How to Make Customer Experience a CEO Priority
Where in the organization does emphasis on the quality of the customer experience originate? It depends on who you ask. CIO Magazine asked Mark Hurd, the CEO of Oracle, and he put the onus on CEOs to make it happen (http://www.cio-today.com/article/index.php?story_id=13000BLAHN62).
CEOs already have plenty to do, but Oracle chief Mark Hurd is suggesting they take on one more task -- becoming customer experience evangelists.
It’s great for CEOs to speak out about making customers happy, but can they really have any direct impact? Hurd rightly points out that they can remove the obstacles to making customer experience a priority. They can get the technology in place, they can align the organizational structure, and they can make sure customer experience gets an aggressive budget. I agree with that. Those are meaningful actions that only the CEO is sure to accomplish.
On the other hand, every employee should be making the customer experience a central focus, because it’s all about the brand, and every employee’s actions define the brand.
"In a company of 1,000 people, there should be 1,000 customer experience evangelists.”
That’s how Lisa Arthur, CMO of Teradata Corporation, prefers to look at it, and her view is hard to argue with.
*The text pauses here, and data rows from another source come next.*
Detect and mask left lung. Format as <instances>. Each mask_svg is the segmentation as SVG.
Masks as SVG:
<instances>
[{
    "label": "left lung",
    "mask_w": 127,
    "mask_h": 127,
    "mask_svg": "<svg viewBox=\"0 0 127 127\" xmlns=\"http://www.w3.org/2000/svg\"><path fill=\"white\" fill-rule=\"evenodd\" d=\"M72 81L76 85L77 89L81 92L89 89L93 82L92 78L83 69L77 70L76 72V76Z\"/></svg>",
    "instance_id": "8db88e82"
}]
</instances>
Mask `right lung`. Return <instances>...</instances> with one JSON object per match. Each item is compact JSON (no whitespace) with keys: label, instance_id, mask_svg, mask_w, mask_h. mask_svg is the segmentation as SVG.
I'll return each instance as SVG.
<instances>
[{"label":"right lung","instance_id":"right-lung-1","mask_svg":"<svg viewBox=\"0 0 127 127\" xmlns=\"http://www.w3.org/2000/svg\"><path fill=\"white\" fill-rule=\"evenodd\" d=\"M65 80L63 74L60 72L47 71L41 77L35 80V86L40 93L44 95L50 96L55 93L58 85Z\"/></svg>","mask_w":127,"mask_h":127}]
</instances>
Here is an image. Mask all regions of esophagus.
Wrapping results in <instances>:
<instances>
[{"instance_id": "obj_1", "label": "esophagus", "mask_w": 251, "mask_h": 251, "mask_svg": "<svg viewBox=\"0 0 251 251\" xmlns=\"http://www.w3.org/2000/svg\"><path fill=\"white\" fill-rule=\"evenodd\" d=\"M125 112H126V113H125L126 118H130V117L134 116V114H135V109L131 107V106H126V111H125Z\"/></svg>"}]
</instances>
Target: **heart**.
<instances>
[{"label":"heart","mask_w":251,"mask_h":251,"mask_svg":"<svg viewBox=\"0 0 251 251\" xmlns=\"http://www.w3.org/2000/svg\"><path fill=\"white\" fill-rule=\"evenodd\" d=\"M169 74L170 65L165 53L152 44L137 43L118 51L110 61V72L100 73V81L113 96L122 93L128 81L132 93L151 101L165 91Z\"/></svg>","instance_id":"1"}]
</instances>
It’s all about customer engagement, which is a task that people perform, sometimes with the help of technology. This can be accomplished in person or through social media.
It’s important to note that engaging customers proactively is “moving from nice to necessary in many industries,” according to Dan Farkas, instructor of Strategic Communication at Ohio University. How is your industry changing with the trend towardf online customer engagement?
I’m a believer that CEOs should evangelize for the vision that every employee’s job is to help deliver the ideal customer experience. If the CEO not only talks about it, but lives it, then the culture will change. And the results will be measured—by asking customers and tracking their responses over time.